● EXERCISE BRIEF: Rewrite the lines from the line with "How great a" to the line with "2.31 meters", requests included, and offset every number in the answers, both the distances and the coordinates, upward by 130.
########
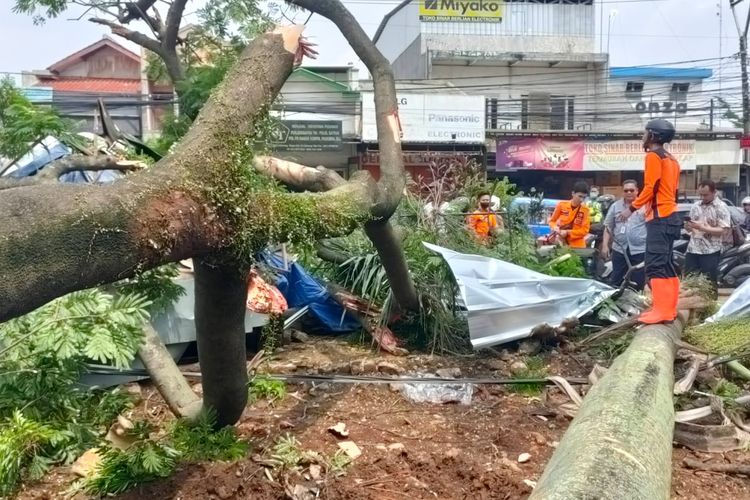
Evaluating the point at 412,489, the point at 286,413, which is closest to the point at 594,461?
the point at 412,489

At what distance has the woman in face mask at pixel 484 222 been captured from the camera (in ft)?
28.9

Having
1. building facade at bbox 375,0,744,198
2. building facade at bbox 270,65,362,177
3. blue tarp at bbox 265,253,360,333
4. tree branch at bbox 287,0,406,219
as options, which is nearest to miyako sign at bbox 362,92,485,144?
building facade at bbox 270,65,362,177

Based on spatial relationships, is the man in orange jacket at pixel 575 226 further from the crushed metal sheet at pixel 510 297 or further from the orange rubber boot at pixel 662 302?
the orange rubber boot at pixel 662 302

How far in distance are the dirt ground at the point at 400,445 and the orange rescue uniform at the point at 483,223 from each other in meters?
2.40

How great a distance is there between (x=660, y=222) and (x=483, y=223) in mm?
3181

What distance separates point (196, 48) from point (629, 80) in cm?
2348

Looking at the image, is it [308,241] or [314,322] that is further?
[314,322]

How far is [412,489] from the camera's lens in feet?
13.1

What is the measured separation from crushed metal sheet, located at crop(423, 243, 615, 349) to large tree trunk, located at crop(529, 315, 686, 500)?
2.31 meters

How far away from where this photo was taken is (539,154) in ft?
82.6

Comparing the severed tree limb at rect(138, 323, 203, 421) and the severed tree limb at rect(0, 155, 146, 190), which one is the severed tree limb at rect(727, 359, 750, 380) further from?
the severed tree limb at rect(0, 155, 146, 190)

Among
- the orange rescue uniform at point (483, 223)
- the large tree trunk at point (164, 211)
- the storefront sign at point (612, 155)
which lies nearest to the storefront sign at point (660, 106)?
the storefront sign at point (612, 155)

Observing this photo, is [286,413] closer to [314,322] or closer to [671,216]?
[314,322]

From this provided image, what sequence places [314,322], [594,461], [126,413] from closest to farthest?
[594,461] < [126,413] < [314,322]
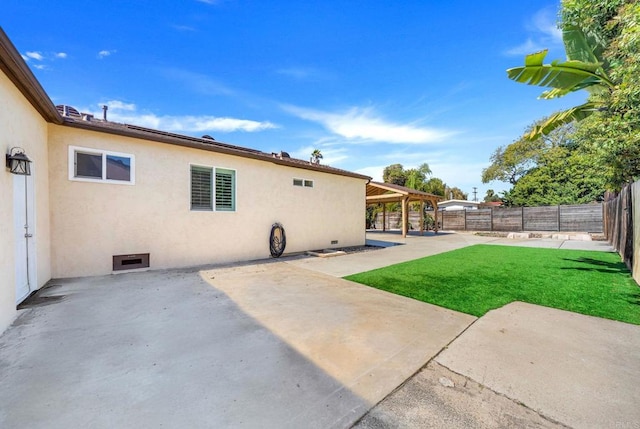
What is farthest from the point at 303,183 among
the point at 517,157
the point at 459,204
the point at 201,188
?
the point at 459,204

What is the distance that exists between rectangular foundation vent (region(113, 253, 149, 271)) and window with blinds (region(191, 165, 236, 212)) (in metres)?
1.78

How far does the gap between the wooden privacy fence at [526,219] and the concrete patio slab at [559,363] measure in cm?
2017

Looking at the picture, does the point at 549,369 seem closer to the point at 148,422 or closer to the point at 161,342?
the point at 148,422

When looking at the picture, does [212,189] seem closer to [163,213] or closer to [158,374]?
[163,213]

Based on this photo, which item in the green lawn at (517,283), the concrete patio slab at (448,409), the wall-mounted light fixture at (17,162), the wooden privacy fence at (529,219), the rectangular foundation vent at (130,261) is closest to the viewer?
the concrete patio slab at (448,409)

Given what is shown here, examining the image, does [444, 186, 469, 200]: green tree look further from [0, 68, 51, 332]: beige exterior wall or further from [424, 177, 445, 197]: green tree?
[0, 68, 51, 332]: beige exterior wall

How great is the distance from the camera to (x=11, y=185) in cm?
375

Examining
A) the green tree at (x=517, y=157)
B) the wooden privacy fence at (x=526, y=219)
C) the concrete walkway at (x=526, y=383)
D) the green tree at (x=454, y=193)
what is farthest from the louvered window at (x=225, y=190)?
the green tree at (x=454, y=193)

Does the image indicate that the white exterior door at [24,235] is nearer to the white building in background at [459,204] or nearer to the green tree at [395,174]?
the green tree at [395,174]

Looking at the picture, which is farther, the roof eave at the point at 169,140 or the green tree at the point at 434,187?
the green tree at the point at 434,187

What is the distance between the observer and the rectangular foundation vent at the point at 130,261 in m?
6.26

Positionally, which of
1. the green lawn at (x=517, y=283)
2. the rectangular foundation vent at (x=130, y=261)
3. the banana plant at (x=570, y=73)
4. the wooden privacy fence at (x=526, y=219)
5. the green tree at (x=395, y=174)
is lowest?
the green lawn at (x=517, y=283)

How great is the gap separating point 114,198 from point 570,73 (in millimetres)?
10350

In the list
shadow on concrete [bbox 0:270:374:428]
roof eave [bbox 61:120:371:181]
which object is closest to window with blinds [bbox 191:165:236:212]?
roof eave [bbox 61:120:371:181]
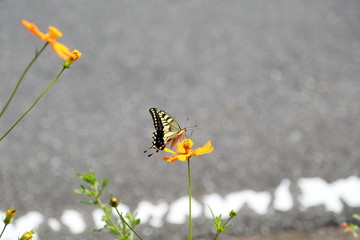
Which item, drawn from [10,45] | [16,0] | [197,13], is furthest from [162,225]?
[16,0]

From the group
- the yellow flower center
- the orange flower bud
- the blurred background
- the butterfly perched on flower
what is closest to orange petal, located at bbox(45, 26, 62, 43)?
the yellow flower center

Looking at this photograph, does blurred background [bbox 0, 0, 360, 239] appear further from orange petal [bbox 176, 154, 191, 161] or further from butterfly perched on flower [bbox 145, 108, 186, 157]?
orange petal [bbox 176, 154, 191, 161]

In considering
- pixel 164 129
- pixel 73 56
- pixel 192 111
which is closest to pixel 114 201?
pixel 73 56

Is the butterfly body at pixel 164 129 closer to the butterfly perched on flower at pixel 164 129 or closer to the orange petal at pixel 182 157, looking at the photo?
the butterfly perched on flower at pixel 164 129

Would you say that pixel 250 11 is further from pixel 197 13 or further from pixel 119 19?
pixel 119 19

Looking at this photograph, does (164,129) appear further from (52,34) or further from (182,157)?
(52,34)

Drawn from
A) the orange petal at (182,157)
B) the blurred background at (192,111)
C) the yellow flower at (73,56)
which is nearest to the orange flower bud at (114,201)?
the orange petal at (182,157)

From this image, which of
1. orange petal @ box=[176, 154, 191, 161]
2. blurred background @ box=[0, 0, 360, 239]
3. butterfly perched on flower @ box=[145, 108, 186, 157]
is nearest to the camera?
########
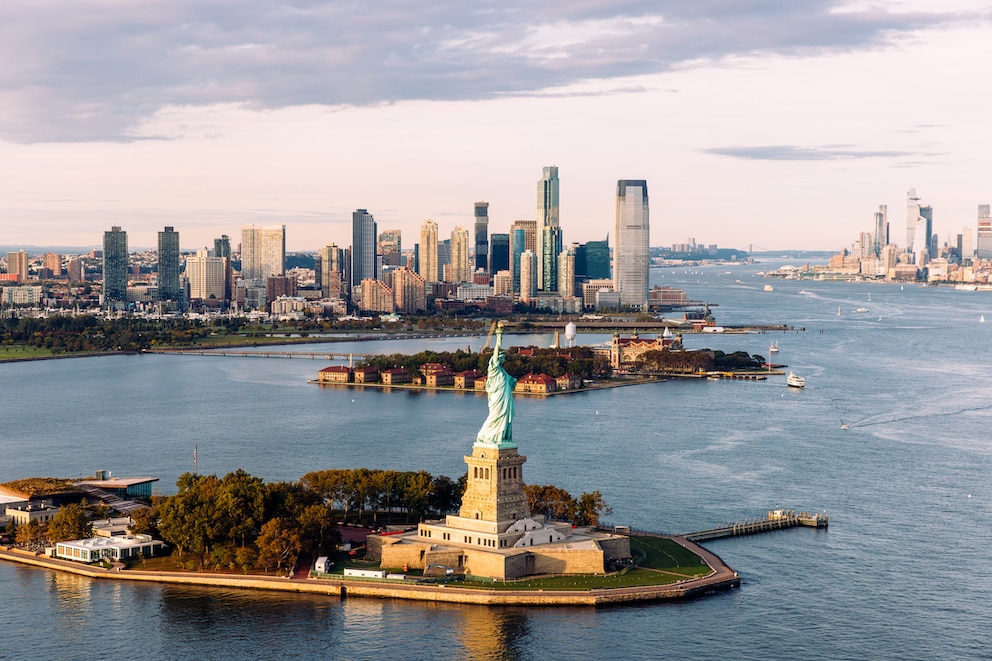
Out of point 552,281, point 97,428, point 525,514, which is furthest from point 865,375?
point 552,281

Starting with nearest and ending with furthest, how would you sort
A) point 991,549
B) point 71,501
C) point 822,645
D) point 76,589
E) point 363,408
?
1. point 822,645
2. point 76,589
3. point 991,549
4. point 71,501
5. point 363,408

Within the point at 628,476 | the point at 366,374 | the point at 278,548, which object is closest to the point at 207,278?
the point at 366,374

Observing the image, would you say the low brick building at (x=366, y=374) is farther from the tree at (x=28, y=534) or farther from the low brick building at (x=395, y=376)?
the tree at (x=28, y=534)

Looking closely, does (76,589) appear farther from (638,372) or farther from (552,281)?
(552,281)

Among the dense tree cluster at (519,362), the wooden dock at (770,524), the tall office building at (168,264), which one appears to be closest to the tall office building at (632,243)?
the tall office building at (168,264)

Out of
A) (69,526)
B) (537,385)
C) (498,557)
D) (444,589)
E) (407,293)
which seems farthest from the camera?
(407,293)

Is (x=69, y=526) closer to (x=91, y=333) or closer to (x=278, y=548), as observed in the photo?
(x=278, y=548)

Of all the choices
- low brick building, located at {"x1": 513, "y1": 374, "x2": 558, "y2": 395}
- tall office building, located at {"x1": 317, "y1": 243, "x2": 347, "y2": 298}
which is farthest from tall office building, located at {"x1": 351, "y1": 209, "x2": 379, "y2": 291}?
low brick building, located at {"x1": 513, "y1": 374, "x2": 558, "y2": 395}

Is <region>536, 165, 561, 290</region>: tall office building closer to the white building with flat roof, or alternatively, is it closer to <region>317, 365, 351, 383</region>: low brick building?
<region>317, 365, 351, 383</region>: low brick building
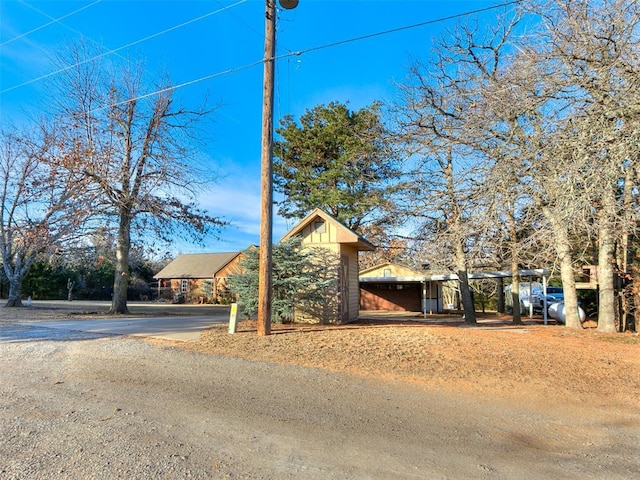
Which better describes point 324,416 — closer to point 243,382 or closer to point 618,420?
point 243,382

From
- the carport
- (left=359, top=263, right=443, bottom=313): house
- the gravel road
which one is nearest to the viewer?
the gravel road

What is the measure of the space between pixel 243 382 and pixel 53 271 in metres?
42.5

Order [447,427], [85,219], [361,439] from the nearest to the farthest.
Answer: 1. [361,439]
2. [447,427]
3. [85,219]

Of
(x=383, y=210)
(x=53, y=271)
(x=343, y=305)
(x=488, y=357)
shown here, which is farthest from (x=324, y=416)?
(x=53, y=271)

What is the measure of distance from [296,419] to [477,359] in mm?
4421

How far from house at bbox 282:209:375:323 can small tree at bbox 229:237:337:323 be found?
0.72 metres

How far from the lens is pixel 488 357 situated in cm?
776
########
● WRITTEN REPLY:
How great a distance is there between (x=660, y=222) and (x=483, y=223) in mm?
3311

What distance separates point (196, 48) from point (629, 80) in cm?
2478

Looking at the image, is it [308,241] or [314,322] that is further?
[444,452]

How far is [412,489] from the camera's lens in feet?
143.1

What is the measured separation from crushed metal sheet, located at crop(423, 243, 615, 349) to large tree trunk, located at crop(529, 315, 686, 500)?
132.31 meters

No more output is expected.